### WORK REQUIRED
Put every line of the records below into a numbered list, leaving out the blank lines.
**** THE INPUT
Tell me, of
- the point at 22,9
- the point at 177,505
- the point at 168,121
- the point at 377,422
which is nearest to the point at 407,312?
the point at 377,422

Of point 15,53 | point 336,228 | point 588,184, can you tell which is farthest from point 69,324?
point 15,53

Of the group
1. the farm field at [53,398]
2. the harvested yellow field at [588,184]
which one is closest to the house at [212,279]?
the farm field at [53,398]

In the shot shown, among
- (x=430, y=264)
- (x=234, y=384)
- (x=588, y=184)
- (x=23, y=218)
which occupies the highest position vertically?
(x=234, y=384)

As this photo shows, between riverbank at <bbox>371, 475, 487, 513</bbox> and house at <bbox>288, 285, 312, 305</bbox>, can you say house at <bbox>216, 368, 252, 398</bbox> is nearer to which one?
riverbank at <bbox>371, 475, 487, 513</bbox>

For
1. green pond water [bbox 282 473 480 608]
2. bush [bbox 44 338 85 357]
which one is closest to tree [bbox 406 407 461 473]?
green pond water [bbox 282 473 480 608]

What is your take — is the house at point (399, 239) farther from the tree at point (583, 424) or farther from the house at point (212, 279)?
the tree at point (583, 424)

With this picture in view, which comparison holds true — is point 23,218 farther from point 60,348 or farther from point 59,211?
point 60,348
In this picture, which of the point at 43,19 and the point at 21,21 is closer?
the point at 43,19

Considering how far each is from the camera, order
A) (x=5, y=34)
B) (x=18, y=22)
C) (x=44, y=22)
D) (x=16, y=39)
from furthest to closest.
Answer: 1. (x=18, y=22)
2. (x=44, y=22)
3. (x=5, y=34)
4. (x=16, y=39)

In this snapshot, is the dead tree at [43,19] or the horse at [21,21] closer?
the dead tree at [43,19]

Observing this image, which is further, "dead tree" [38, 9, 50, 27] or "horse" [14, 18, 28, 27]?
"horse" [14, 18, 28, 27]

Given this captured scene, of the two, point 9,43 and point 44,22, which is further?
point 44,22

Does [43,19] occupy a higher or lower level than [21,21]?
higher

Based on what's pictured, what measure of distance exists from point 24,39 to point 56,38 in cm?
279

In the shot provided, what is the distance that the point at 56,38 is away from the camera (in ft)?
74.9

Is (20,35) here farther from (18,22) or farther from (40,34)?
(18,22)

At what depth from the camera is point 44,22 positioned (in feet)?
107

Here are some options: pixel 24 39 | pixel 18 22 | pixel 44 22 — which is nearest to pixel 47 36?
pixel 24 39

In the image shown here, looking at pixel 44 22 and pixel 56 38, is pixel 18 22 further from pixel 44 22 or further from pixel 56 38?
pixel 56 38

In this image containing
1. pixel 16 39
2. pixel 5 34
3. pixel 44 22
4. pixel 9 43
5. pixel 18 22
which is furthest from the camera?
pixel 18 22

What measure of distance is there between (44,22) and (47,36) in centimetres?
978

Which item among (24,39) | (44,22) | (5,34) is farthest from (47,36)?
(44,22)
********
### PROBLEM SOLUTION
1. Tell me, of
2. - the point at 22,9
3. - the point at 177,505
4. - the point at 168,121
5. - the point at 377,422
6. which is nearest to the point at 407,312?
7. the point at 377,422
8. Of point 15,53 | point 336,228 | point 588,184, can you tell which is farthest from point 69,324?
9. point 15,53
10. Of the group
11. 1. the farm field at [53,398]
12. 2. the harvested yellow field at [588,184]
13. which one is closest to the house at [212,279]?
14. the farm field at [53,398]
15. In the shot shown, among
16. - (x=430, y=264)
17. - (x=234, y=384)
18. - (x=588, y=184)
19. - (x=23, y=218)
20. which occupies the highest position vertically?
21. (x=234, y=384)
22. As this photo shows, between riverbank at <bbox>371, 475, 487, 513</bbox> and house at <bbox>288, 285, 312, 305</bbox>, can you say house at <bbox>216, 368, 252, 398</bbox> is nearer to which one?
23. riverbank at <bbox>371, 475, 487, 513</bbox>
24. For
25. 1. green pond water [bbox 282 473 480 608]
26. 2. bush [bbox 44 338 85 357]
27. which one is closest to tree [bbox 406 407 461 473]?
28. green pond water [bbox 282 473 480 608]
29. What is your take — is the house at point (399, 239) farther from the tree at point (583, 424) or farther from the house at point (212, 279)?
30. the tree at point (583, 424)
31. With this picture in view, which comparison holds true — is point 23,218 farther from point 60,348 or farther from point 59,211?
32. point 60,348
33. In this picture, which of the point at 43,19 and the point at 21,21 is closer?
34. the point at 43,19
35. Considering how far each is from the camera, order
36. A) (x=5, y=34)
37. B) (x=18, y=22)
38. C) (x=44, y=22)
39. D) (x=16, y=39)
40. from furthest to closest.
41. Answer: 1. (x=18, y=22)
42. 2. (x=44, y=22)
43. 3. (x=5, y=34)
44. 4. (x=16, y=39)
45. In this snapshot, is the dead tree at [43,19] or the horse at [21,21] closer?
46. the dead tree at [43,19]
47. Observing this image, which is further, "dead tree" [38, 9, 50, 27] or "horse" [14, 18, 28, 27]?
48. "horse" [14, 18, 28, 27]
49. Given this captured scene, of the two, point 9,43 and point 44,22, which is further?
50. point 44,22
51. Does [43,19] occupy a higher or lower level than [21,21]?
52. higher
53. Based on what's pictured, what measure of distance exists from point 24,39 to point 56,38 in cm?
54. 279
55. In the shot provided, what is the distance that the point at 56,38 is away from the camera (in ft)?
56. 74.9
57. Is (20,35) here farther from (18,22) or farther from (40,34)?
58. (18,22)
59. At what depth from the camera is point 44,22 positioned (in feet)?
60. 107
61. Here are some options: pixel 24 39 | pixel 18 22 | pixel 44 22 — which is nearest to pixel 47 36?
62. pixel 24 39
63. In the image shown here, looking at pixel 44 22 and pixel 56 38, is pixel 18 22 further from pixel 44 22 or further from pixel 56 38?
64. pixel 56 38
65. In this image containing
66. 1. pixel 16 39
67. 2. pixel 5 34
68. 3. pixel 44 22
69. 4. pixel 9 43
70. 5. pixel 18 22
71. which is furthest from the camera?
72. pixel 18 22
73. What measure of distance is there between (44,22) and (47,36) in centimetres?
74. 978
75. Which item among (24,39) | (44,22) | (5,34) is farthest from (47,36)?
76. (44,22)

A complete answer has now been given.